Work instructions:
What follows is a listing to be repeated in full and without alteration.

Material for this task:

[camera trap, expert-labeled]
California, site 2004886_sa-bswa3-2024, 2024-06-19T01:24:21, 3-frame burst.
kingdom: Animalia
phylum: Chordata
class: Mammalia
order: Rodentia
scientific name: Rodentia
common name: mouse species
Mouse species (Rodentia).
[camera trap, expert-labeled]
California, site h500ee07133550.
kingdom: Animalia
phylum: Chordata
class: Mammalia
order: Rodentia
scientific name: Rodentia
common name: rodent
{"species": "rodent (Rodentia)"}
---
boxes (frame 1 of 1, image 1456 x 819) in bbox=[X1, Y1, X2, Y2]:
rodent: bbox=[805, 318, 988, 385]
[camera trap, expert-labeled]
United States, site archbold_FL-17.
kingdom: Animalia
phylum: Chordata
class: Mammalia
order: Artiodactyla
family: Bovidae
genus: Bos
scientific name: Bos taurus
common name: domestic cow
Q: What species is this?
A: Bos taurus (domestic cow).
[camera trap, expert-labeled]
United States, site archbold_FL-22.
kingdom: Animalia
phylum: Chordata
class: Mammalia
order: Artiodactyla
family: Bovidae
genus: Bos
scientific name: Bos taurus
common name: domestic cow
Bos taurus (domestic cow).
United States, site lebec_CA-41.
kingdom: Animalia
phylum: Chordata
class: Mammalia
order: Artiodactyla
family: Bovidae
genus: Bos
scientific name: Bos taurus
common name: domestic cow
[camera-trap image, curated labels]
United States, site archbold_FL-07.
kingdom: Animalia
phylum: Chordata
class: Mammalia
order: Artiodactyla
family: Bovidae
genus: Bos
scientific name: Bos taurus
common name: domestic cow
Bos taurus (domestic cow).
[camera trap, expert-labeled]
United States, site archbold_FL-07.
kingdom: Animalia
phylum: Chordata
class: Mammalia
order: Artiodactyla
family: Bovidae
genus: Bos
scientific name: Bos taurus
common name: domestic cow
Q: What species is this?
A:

Output of the exercise:
[camera trap, expert-labeled]
California, site 2004886_sa-bswa3-2024, 2024-06-19T01:24:21, 3-frame burst.
kingdom: Animalia
phylum: Chordata
class: Mammalia
order: Rodentia
scientific name: Rodentia
common name: mouse species
Mouse species (Rodentia).
[camera trap, expert-labeled]
California, site h500ee07133550.
kingdom: Animalia
phylum: Chordata
class: Mammalia
order: Rodentia
scientific name: Rodentia
common name: rodent
{"species": "rodent (Rodentia)"}
---
boxes (frame 1 of 1, image 1456 x 819) in bbox=[X1, Y1, X2, Y2]:
rodent: bbox=[805, 318, 988, 385]
[camera trap, expert-labeled]
United States, site archbold_FL-17.
kingdom: Animalia
phylum: Chordata
class: Mammalia
order: Artiodactyla
family: Bovidae
genus: Bos
scientific name: Bos taurus
common name: domestic cow
Q: What species is this?
A: Bos taurus (domestic cow).
[camera trap, expert-labeled]
United States, site archbold_FL-22.
kingdom: Animalia
phylum: Chordata
class: Mammalia
order: Artiodactyla
family: Bovidae
genus: Bos
scientific name: Bos taurus
common name: domestic cow
Bos taurus (domestic cow).
United States, site lebec_CA-41.
kingdom: Animalia
phylum: Chordata
class: Mammalia
order: Artiodactyla
family: Bovidae
genus: Bos
scientific name: Bos taurus
common name: domestic cow
[camera-trap image, curated labels]
United States, site archbold_FL-07.
kingdom: Animalia
phylum: Chordata
class: Mammalia
order: Artiodactyla
family: Bovidae
genus: Bos
scientific name: Bos taurus
common name: domestic cow
Bos taurus (domestic cow).
[camera trap, expert-labeled]
United States, site archbold_FL-07.
kingdom: Animalia
phylum: Chordata
class: Mammalia
order: Artiodactyla
family: Bovidae
genus: Bos
scientific name: Bos taurus
common name: domestic cow
Q: What species is this?
A:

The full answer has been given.